Kevan Jones MP invites leading heart charity to bring its campaign for a national strategy for the prevention of young sudden cardiac death (YSCD) back to Westminster.

It was very encouraging to welcome so many MPs to our event held at Portcullis House and to update them on the progress of our campaign. Many of the MPs talked about the impact young sudden cardiac deaths have had on their constituents and the communities they represent. Some had very personal stories of the devastating impact of these tragedies.

We continue to urge all MPs to help establish a national strategy for the prevention of young sudden cardiac death to ensure the government acts to prevent the hundreds of deaths of young people each year from these undiagnosed cardiac conditions.

CRY is so grateful to Kevan Jones for his ongoing support and efforts to raise our profile at a high level. Not all of his parliamentary colleagues will be aware of the fact that Kevan is driven by a personal link to our mission and first became involved with CRY in 2002 following the sudden death of the son of his friend, Jeff Morland. Levon was aged just 22 when he died from a condition known as Wolff-Parkinson White (WPW).

“Speaking just after our event, Kevan said; “Sudden cardiac death is a terrible tragedy to be inflicted upon any family, and one that can be prevented by giving every young person the opportunity to have their hearts tested.”

And, since then, he has inspired and ‘rallied’ bereaved families across the UK further, by asking an important question during PMQ referring to the need to implement cardiac screening in young people. Mrs May replied favourably, praising the work of the Cardiac Risk in the Young APPG and stating, ‘this in an important issue and we want to make sure that we get this right.’

However, overall, too many people remain unaware of the fact that every week in the UK, 12 apparently fit and healthy young people aged 35 and under die suddenly from an undiagnosed heart defect.

In 80% of these cases, there will have been no signs or symptoms until it is too late, which is why at CRY, we believe screening is so vitally important. Any person aged 14-35 can go to to book an appointment for a free heart screening which includes an ECG. CRY also provides the follow up ultrasound test on the same day.
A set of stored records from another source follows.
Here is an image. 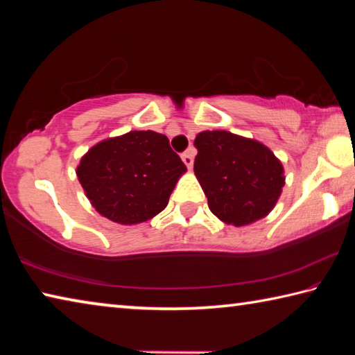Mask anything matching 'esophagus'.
Here are the masks:
<instances>
[{
  "instance_id": "1",
  "label": "esophagus",
  "mask_w": 355,
  "mask_h": 355,
  "mask_svg": "<svg viewBox=\"0 0 355 355\" xmlns=\"http://www.w3.org/2000/svg\"><path fill=\"white\" fill-rule=\"evenodd\" d=\"M182 159H183V163L186 164V167H188V169H192V164H194V156H192L191 150H188V152H184L182 155Z\"/></svg>"
}]
</instances>
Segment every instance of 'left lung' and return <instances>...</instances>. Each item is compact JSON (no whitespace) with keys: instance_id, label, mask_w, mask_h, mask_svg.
Listing matches in <instances>:
<instances>
[{"instance_id":"1","label":"left lung","mask_w":355,"mask_h":355,"mask_svg":"<svg viewBox=\"0 0 355 355\" xmlns=\"http://www.w3.org/2000/svg\"><path fill=\"white\" fill-rule=\"evenodd\" d=\"M194 146V173L216 218L243 227L272 211L285 171L271 148L225 130L202 131Z\"/></svg>"}]
</instances>
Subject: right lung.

CRY now tests around 30,000 young people each year and well over 190,000 since the screening programme was launched in 1995.

As was highlighted in Kevan’s short address at PMQs on July 2nd, our event was set against the controversial backdrop of the recent news that a revised consultation document from the National Screening Committee (NSC) is set to recommend ‘against’ screening for the risk of sudden cardiac death in the young.

I therefore must reiterate that whilst progress is being made to save young lives, this latest NSC consultation document is very disappointing.

It FAILS to demonstrate the impact of young sudden cardiac deaths on our society and does not objectively evaluate the overlap between the current routine use of the ECG in the NHS / medical practice for general diagnostics and monitoring, and its role in cardiac screening. Furthermore, it FAILS to stress that 1 in 300 people screened have a cardiac condition that can benefit from treatment or lifestyle advice.

 As a progressive society it cannot be acceptable that WE FAIL to act in response to the horrendous impact these conditions have on the family, friends and fabric of our local communities when left undiagnosed.


The number of MPs who have now signed a pledge to support a national strategy to prevent sudden cardiac death (#MPSupport4CRY) stands at 174.

CRY will be providing an official response before the deadline of 7th September 2019.